*** DATASET ***
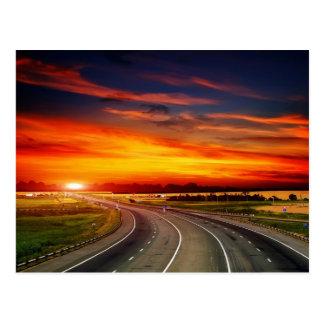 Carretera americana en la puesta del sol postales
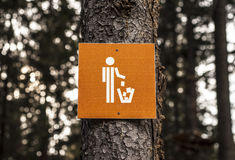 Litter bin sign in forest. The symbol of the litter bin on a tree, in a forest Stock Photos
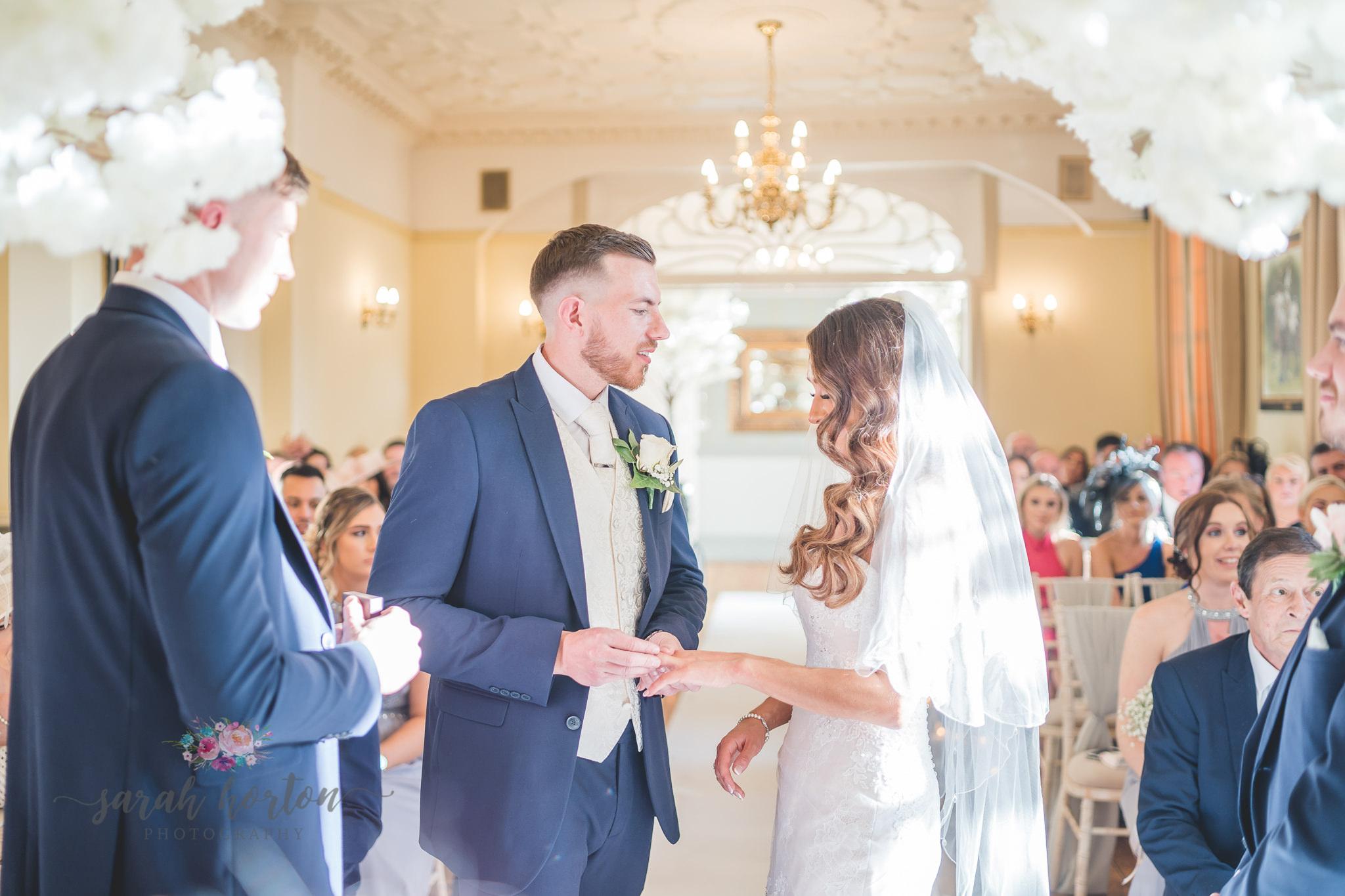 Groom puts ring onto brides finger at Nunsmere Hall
*** End of DATASET ***
*** DATASET ***
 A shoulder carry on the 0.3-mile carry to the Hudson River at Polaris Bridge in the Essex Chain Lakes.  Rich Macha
*** End of DATASET ***
In the entries above, find the line containing "Litter bin sign" and the line containing "Groom puts ring"; give again exactly those two lines and every line between them, minus the pictures.

TASK RESPONSE:
 Litter bin sign in forest. The symbol of the litter bin on a tree, in a forest Stock Photos
 Groom puts ring onto brides finger at Nunsmere Hall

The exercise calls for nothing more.